You are viewing a plain text version of this content. The canonical link for it is here.
Posted to dev@lucene.apache.org by "Michael McCandless (JIRA)" <ji...@apache.org> on 2007/07/02 16:16:05 UTC
[jira] Commented: (LUCENE-856) Optimize segment merging
[ https://issues.apache.org/jira/browse/LUCENE-856?page=com.atlassian.jira.plugin.system.issuetabpanels:comment-tabpanel#action_12509576 ]
Michael McCandless commented on LUCENE-856:
-------------------------------------------
I ran a new performance comparison here to test the merging cost of
autoCommit false vs true, this time using Wikipedia content and
contrib/benchmark.
I indexed all of Wikipedia using the patch from LUCENE-843 and the
patch from LUCENE-947, once with autoCommit=true and once with
autoCommit=false.
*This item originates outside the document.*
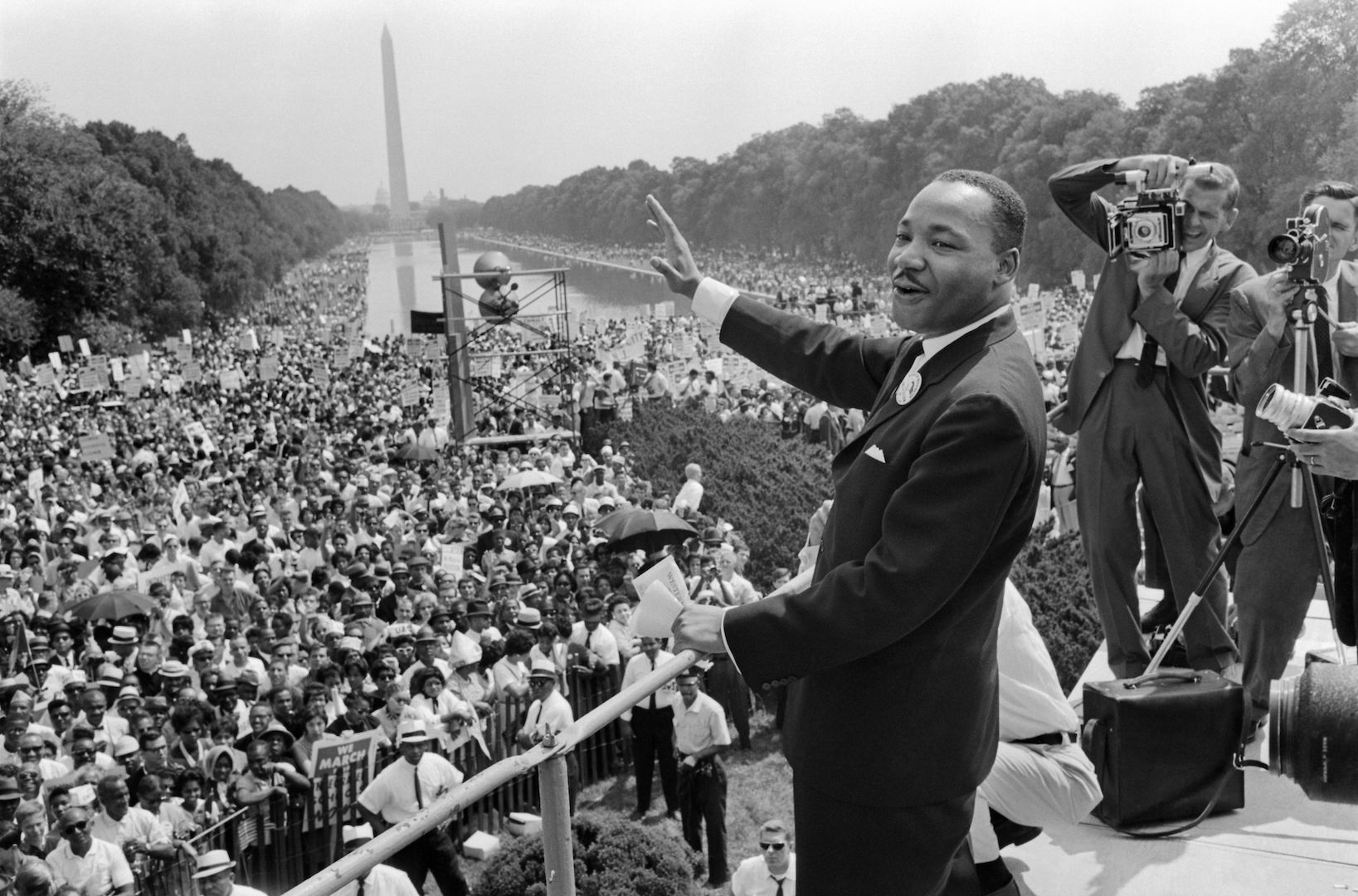 """The civil rights leader Martin Luther King Jr. waves to supporters on Aug. 28, 1963 on the Mall in Washington D.C. (Washington Monument in background) during the """"March on Washington."""""""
I used this alg (and just changed autocommit=true
to false for the second test):
max.field.length=2147483647
compound=false
analyzer=org.apache.lucene.analysis.SimpleAnalyzer
directory=FSDirectory
ram.flush.mb=32
max.buffered=20000
autocommit=true
doc.stored=true
doc.tokenized=true
doc.term.vector=true
doc.term.vector.offsets=true
doc.term.vector.positions=true
doc.add.log.step=500
docs.dir=enwiki
doc.maker=org.apache.lucene.benchmark.byTask.feeds.DirDocMaker
doc.maker.forever=false
ResetSystemErase
CreateIndex
[{AddDoc}: *] : 4
CloseIndex
RepSumByPref AddDoc
Which means: use 4 threads to index all text from each of the 3.2
million wikipedia docs, with stored fields & term vectors turned on,
using SimpleAnalyzer, flushing when RAM usage hits 32 MB.
The index size is 20 GB.
Report from autoCommit=true:
------------> Report Sum By Prefix (AddDoc) (1 about 3204066 out of 3204073)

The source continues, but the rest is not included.